We used inputs from a dynamic transmission model of MG among MSM living in Australia in a decision tree model to evaluate the impact of four testing scenarios on MG incidence: (1) no one tested; (2) symptomatic MSM; (3) symptomatic and high-risk asymptomatic MSM; (4) all MSM. We calculated the incremental cost-effectiveness ratios (ICERs) using a willingness-to-pay threshold of $A30 000 per quality-adjusted life year (QALY) gained. We explored the impact of adding an antimicrobial resistance (AMR) tax (ie, additional cost per antibiotic consumed) to identify the threshold, whereby any testing for MG is no longer cost-effective.
Testing only symptomatic MSM is the most cost-effective (ICER $3677 per QALY gained) approach. Offering testing to all MSM is dominated (ie, higher costs and lower QALYs gained compared with other strategies).
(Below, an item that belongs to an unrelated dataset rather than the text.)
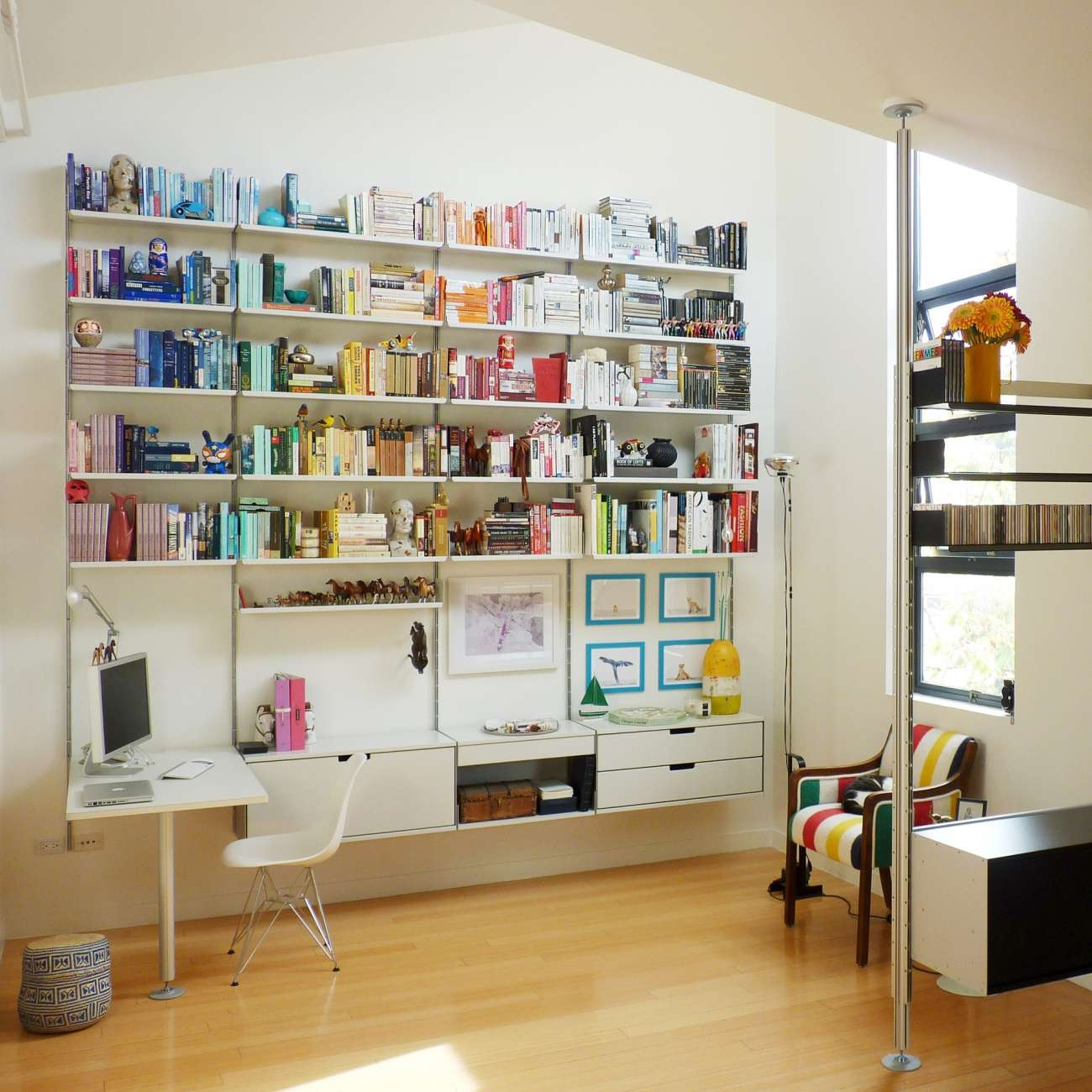 A Classic Wall Mounted System For Working At Home Integrated For Book Shelving Systems (#4 of 15)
When the AMR tax per antibiotic given was above $150, any testing for MG was no longer cost-effective.
Testing only symptomatic MSM is the most cost-effective option, even when the potential costs associated with AMR are accounted for (up to $150 additional cost per antibiotic given). For pathogens like MG, where there are anticipated future costs related to AMR, we recommend models that test the impact of incorporating an AMR tax as they can change the results and conclusions of cost-effectiveness studies.